For telescopes, the problem is again down to heating, but this time of the atmosphere, which causes the well known twinkling of stars. In the past, this phenomenon has severely limited the performance of terrestrial instruments. However, all terrestrial telescopes currently being built or designed will incorporate AO to provide images as sharp as those previously obtained only from space.

Adaptive Optics is also finding applications on a more human scale - in eye surgery to be exact. Here, like the atmosphere, the internal fluid is constantly in motion, and a surgeon looking into a patient's eye gets a blurred image of the retina. A new technique using AO is providing a much clearer image, enabling improvements in eye surgery. It has even been suggested that, in the longer term, AO could be used to endow people with supernormal vision!

BAE Systems have interests in many areas which could benefit from AO, including laser and imaging systems. If, for example, a laser can be more efficiently focussed onto a target, then a smaller device can be used, leading to size, energy and cost savings. Such improvements need not be dramatic to be worthwhile, and BAE Systems' strategy is to develop AO systems which are compact and relatively inexpensive, but which nevertheless provide a useful improvement in performance.

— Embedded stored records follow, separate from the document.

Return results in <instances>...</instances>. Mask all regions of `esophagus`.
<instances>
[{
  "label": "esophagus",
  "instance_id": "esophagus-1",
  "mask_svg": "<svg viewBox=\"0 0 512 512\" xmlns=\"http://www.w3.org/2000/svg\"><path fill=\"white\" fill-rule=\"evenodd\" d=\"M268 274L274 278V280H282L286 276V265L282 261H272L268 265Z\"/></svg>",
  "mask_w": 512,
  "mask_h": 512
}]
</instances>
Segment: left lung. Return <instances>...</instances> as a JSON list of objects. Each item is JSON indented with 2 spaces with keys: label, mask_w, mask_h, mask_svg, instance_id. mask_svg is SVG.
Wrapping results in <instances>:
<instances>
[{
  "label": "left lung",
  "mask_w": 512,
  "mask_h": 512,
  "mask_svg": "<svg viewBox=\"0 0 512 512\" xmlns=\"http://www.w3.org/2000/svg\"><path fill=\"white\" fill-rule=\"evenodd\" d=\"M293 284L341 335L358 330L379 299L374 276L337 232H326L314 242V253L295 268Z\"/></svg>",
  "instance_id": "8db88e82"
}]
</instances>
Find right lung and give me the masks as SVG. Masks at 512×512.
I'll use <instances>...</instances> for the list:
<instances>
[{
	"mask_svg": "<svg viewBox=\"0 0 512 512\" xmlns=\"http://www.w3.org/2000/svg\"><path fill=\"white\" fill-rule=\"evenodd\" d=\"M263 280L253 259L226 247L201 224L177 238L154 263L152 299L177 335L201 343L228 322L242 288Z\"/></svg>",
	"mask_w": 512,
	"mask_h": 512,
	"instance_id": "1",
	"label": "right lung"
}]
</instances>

We are actively engaged in developing all aspects of practical AO systems, and recent test-bed results have been successful.

Deformable mirrors and their control is one of the areas being tackled by our experts at the ATC. These employ an array of small devices that push and pull a glass or polished metal surface into the required shape. Our latest design has a gold coated mirror approximately 90 mm in diameter which can be reshaped up to 1000 times every second in order to correct for even the fastest movement of the atmosphere.
Deformable mirror
Gold coated deformable mirror developed at ATC

Adaptive optics system
All AO systems consist of three main parts: a wavefront sensor to measure the optical distortion, a deformable mirror which corrects for this distortion, and a control system which links the two.